> Task
Convert the lines below into a Markdown table with the columns Row and Line, starting at the first line and ending at the line that contains "115V104L204 97L197 99L192", with both ends included. Leave out any blank lines.

(Dataset entries)
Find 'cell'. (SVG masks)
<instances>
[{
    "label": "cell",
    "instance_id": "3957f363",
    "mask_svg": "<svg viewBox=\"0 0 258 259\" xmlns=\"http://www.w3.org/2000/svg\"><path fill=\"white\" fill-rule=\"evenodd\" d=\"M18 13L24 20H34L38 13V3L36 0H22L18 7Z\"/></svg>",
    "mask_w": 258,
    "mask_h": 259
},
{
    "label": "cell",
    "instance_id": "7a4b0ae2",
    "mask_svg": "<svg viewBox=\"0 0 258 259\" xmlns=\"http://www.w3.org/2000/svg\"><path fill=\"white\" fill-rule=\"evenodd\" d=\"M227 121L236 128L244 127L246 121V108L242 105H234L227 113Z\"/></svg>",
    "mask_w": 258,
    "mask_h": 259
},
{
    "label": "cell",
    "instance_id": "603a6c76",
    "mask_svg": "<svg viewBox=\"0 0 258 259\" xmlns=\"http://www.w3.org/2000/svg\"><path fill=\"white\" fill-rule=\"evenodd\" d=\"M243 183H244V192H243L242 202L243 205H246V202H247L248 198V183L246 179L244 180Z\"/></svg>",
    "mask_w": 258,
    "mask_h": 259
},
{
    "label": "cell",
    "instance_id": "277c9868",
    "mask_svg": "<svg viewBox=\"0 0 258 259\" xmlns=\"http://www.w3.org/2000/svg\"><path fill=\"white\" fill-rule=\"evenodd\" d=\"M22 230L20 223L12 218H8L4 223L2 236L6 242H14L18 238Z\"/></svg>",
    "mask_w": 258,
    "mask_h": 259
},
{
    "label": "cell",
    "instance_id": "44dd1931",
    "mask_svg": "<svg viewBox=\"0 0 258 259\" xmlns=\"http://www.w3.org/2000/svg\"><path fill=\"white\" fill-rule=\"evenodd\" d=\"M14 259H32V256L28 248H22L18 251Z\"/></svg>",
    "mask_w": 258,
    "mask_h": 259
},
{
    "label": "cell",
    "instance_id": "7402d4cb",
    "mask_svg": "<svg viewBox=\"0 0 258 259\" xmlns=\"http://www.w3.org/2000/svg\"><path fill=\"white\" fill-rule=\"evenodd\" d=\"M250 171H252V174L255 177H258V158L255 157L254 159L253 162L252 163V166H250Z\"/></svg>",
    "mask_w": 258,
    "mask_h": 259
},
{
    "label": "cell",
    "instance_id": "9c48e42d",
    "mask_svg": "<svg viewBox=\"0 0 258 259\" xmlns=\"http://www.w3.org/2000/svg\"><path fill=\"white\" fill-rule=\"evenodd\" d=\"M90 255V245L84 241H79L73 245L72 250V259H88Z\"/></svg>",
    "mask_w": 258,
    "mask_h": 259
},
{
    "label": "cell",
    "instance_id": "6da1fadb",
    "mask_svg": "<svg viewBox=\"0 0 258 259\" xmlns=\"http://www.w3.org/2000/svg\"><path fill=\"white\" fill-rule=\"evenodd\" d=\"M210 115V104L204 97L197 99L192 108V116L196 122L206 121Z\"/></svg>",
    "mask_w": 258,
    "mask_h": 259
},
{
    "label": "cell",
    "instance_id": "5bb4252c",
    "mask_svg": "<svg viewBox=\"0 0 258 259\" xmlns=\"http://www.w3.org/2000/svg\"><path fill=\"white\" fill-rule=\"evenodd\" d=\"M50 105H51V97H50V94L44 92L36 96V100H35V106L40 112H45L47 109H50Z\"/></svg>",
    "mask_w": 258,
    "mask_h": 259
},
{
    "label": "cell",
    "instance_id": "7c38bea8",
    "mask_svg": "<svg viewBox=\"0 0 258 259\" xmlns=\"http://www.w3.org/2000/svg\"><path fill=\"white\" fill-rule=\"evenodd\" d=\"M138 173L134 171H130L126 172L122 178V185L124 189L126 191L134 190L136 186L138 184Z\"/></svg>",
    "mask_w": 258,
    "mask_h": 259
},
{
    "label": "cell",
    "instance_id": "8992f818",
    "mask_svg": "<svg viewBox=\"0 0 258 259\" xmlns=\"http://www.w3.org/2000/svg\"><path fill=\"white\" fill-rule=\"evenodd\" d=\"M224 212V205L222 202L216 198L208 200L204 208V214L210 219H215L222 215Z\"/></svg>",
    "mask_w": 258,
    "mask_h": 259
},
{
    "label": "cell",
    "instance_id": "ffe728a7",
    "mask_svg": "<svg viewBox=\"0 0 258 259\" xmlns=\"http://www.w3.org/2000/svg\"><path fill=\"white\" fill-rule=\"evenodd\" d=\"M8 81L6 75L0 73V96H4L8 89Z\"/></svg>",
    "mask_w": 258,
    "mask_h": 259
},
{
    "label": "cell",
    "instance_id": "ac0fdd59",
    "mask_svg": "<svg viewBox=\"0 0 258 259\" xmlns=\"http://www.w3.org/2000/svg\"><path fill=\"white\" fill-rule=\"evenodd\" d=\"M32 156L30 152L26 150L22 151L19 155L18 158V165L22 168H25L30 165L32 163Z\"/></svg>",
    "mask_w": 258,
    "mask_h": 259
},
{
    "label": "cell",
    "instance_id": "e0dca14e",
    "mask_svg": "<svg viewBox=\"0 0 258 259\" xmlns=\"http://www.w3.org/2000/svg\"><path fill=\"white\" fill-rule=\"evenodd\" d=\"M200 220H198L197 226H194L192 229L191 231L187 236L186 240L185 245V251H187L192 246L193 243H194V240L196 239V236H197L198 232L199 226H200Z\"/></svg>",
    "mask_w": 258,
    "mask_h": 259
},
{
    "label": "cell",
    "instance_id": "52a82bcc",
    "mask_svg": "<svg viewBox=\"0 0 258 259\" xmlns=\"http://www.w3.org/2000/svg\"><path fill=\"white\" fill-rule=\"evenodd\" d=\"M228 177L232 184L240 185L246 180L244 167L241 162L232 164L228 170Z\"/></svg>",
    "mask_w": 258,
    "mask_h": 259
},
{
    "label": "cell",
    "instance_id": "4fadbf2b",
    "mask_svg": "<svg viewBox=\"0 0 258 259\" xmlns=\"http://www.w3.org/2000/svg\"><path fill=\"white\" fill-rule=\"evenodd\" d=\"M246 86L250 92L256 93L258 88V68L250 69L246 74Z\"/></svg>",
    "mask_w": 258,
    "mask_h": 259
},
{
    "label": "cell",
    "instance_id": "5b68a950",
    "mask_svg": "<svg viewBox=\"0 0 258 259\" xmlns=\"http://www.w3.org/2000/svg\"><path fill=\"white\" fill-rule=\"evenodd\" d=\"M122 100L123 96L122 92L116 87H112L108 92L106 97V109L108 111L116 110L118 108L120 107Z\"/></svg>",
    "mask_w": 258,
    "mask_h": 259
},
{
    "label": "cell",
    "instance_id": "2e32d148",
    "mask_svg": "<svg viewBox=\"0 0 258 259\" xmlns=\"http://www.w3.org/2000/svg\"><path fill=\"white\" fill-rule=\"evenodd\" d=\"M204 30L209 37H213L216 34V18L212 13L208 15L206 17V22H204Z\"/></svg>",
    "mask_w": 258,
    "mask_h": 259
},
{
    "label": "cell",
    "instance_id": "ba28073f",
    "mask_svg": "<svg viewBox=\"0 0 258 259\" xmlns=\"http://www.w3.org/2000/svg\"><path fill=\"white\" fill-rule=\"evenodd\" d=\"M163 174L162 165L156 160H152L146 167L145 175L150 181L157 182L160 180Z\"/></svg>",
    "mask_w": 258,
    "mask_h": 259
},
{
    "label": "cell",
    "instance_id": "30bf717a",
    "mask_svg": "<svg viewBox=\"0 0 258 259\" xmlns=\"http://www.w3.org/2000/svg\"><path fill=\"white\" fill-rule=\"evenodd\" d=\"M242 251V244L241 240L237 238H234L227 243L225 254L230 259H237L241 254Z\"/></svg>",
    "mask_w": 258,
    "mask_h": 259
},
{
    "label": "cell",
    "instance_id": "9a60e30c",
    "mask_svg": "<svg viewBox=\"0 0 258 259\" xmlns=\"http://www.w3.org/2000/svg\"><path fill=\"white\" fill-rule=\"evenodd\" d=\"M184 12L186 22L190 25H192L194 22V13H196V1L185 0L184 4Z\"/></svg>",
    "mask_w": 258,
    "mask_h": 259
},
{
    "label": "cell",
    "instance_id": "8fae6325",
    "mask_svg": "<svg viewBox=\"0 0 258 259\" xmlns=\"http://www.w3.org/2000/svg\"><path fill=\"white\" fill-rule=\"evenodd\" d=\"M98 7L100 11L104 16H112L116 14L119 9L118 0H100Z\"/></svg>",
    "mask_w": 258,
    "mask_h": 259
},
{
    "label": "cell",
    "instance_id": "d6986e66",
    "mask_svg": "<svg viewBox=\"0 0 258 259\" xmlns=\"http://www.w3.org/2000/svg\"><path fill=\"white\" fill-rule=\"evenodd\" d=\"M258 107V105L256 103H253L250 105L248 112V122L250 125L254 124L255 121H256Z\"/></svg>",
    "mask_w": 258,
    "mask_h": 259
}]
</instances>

> Completed task
| Row | Line |
|---|---|
| 1 | Find 'cell'. (SVG masks) |
| 2 | <instances> |
| 3 | [{ |
| 4 |     "label": "cell", |
| 5 |     "instance_id": "3957f363", |
| 6 |     "mask_svg": "<svg viewBox=\"0 0 258 259\" xmlns=\"http://www.w3.org/2000/svg\"><path fill=\"white\" fill-rule=\"evenodd\" d=\"M18 13L24 20H34L38 13V3L36 0H22L18 7Z\"/></svg>", |
| 7 |     "mask_w": 258, |
| 8 |     "mask_h": 259 |
| 9 | }, |
| 10 | { |
| 11 |     "label": "cell", |
| 12 |     "instance_id": "7a4b0ae2", |
| 13 |     "mask_svg": "<svg viewBox=\"0 0 258 259\" xmlns=\"http://www.w3.org/2000/svg\"><path fill=\"white\" fill-rule=\"evenodd\" d=\"M227 121L236 128L244 127L246 121V108L242 105H234L227 113Z\"/></svg>", |
| 14 |     "mask_w": 258, |
| 15 |     "mask_h": 259 |
| 16 | }, |
| 17 | { |
| 18 |     "label": "cell", |
| 19 |     "instance_id": "603a6c76", |
| 20 |     "mask_svg": "<svg viewBox=\"0 0 258 259\" xmlns=\"http://www.w3.org/2000/svg\"><path fill=\"white\" fill-rule=\"evenodd\" d=\"M243 183H244V192H243L242 202L243 205H246V202H247L248 198V183L246 179L244 180Z\"/></svg>", |
| 21 |     "mask_w": 258, |
| 22 |     "mask_h": 259 |
| 23 | }, |
| 24 | { |
| 25 |     "label": "cell", |
| 26 |     "instance_id": "277c9868", |
| 27 |     "mask_svg": "<svg viewBox=\"0 0 258 259\" xmlns=\"http://www.w3.org/2000/svg\"><path fill=\"white\" fill-rule=\"evenodd\" d=\"M22 230L20 223L12 218H8L4 223L2 236L6 242H14L18 238Z\"/></svg>", |
| 28 |     "mask_w": 258, |
| 29 |     "mask_h": 259 |
| 30 | }, |
| 31 | { |
| 32 |     "label": "cell", |
| 33 |     "instance_id": "44dd1931", |
| 34 |     "mask_svg": "<svg viewBox=\"0 0 258 259\" xmlns=\"http://www.w3.org/2000/svg\"><path fill=\"white\" fill-rule=\"evenodd\" d=\"M14 259H32V256L28 248H22L18 251Z\"/></svg>", |
| 35 |     "mask_w": 258, |
| 36 |     "mask_h": 259 |
| 37 | }, |
| 38 | { |
| 39 |     "label": "cell", |
| 40 |     "instance_id": "7402d4cb", |
| 41 |     "mask_svg": "<svg viewBox=\"0 0 258 259\" xmlns=\"http://www.w3.org/2000/svg\"><path fill=\"white\" fill-rule=\"evenodd\" d=\"M250 171H252V174L255 177H258V158L255 157L254 159L253 162L252 163V166H250Z\"/></svg>", |
| 42 |     "mask_w": 258, |
| 43 |     "mask_h": 259 |
| 44 | }, |
| 45 | { |
| 46 |     "label": "cell", |
| 47 |     "instance_id": "9c48e42d", |
| 48 |     "mask_svg": "<svg viewBox=\"0 0 258 259\" xmlns=\"http://www.w3.org/2000/svg\"><path fill=\"white\" fill-rule=\"evenodd\" d=\"M90 255V245L84 241H79L73 245L72 250V259H88Z\"/></svg>", |
| 49 |     "mask_w": 258, |
| 50 |     "mask_h": 259 |
| 51 | }, |
| 52 | { |
| 53 |     "label": "cell", |
| 54 |     "instance_id": "6da1fadb", |
| 55 |     "mask_svg": "<svg viewBox=\"0 0 258 259\" xmlns=\"http://www.w3.org/2000/svg\"><path fill=\"white\" fill-rule=\"evenodd\" d=\"M210 115V104L204 97L197 99L192 108V116L196 122L206 121Z\"/></svg>", |